Expertise & Qualifications

  • Accounting/finance credentials: CPA; B.S. in Accounting (UT Austin); financial literacy designated by the Board.
  • Industry expertise: Fintech, payments, retail financial services; prior COO experience in card solutions at First Data and CFO roles at ACE Cash Express.
  • Governance/committee leadership: Chair of IMXI Compensation Committee; director on TFIN with multiple risk/finance-related committees.

Equity Ownership

HolderBeneficially Owned Shares% of OutstandingNotes
Debra Bradford23,975 <1% Includes 7,336 RSUs vesting within 60 days of 4/21/2025; excludes 196 RSUs vesting >30 days out. Anti-hedging and anti-pledging policy applies to directors.
Ownership guidelines (Directors)5x annual base retainer required; company reports all non-management directors are in compliance or on retention path.Applies to non-management directors; reviewed annually by Compensation Committee.
  • Section 16(a) compliance: No delinquency noted for Ms. Bradford in 2024; late filings were reported for Messrs. Aguilar, Bende, Hunt, and Lisy.
  • Hedging/pledging: Company policy prohibits hedging and pledging by directors.

Governance Assessment

  • Strengths:

    • Independent director with deep payments and financial leadership experience; serves as Compensation Committee Chair and Nom/Gov member, signaling board trust in her governance acumen.
    • Robust governance policies under her committee’s purview: stock ownership and retention policy for directors (5x retainer) with compliance; SEC/Nasdaq-aligned clawback adopted in 2023; anti-hedging/anti-pledging policy.
    • Use of independent compensation consultant (FW Cook) with no 2024 conflicts, and defined annual/long-term incentive metrics for executives (Adj. EBITDA for AIP; 3-year cumulative Adjusted EPS for PSUs), suggesting structured oversight of pay-for-performance.
  • Potential watch items:

    • External board at a financial institution (TFIN) overlaps sectorally with IMXI’s payments/remittance ecosystem; no related-party transactions disclosed, but investors may monitor for any future commercial links that could require recusals.
    • Board remains classified; while intended for continuity, some investors prefer annual elections; this is a board-level consideration rather than Bradford-specific.
  • Red flags: None identified specific to Ms. Bradford—no related-party transactions, no Section 16(a) delinquencies, and no hedging/pledging permitted.

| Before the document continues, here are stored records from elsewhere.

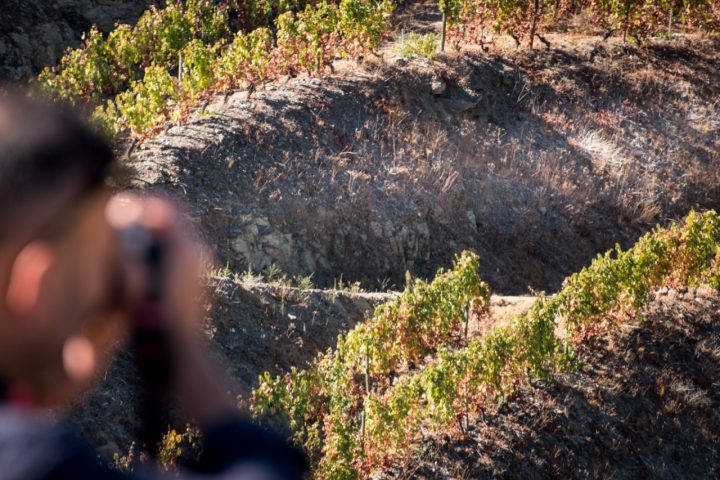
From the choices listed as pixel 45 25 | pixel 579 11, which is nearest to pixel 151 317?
pixel 45 25

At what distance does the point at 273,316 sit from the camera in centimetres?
890

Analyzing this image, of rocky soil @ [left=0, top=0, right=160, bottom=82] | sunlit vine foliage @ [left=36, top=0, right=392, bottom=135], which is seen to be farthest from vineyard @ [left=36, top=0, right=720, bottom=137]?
rocky soil @ [left=0, top=0, right=160, bottom=82]

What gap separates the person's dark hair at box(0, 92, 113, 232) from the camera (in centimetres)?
→ 108

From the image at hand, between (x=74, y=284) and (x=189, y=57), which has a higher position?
(x=74, y=284)

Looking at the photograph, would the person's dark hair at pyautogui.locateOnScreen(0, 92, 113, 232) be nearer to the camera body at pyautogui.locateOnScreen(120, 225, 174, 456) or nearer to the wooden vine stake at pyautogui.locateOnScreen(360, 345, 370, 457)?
the camera body at pyautogui.locateOnScreen(120, 225, 174, 456)

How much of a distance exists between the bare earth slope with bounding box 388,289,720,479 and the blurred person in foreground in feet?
20.2

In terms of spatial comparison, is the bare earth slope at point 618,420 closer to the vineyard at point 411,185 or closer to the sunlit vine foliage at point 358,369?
the vineyard at point 411,185

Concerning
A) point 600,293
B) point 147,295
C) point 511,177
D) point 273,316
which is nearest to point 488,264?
point 511,177

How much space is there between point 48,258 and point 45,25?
17681 millimetres

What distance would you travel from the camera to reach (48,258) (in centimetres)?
107

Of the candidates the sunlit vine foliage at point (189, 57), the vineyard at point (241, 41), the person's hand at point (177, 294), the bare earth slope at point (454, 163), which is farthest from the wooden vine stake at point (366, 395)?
the person's hand at point (177, 294)

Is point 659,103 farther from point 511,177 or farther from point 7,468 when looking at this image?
point 7,468

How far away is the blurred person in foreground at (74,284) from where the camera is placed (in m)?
1.06

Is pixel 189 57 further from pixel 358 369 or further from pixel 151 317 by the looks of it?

Overall, Ms. Bradford’s finance and payments background, independent status, and leadership of the Compensation Committee support governance quality and alignment safeguards (ownership guidelines, clawback, anti-hedging/pledging). Continued transparency around compensation design and any potential sector interactions with TFIN should sustain investor confidence.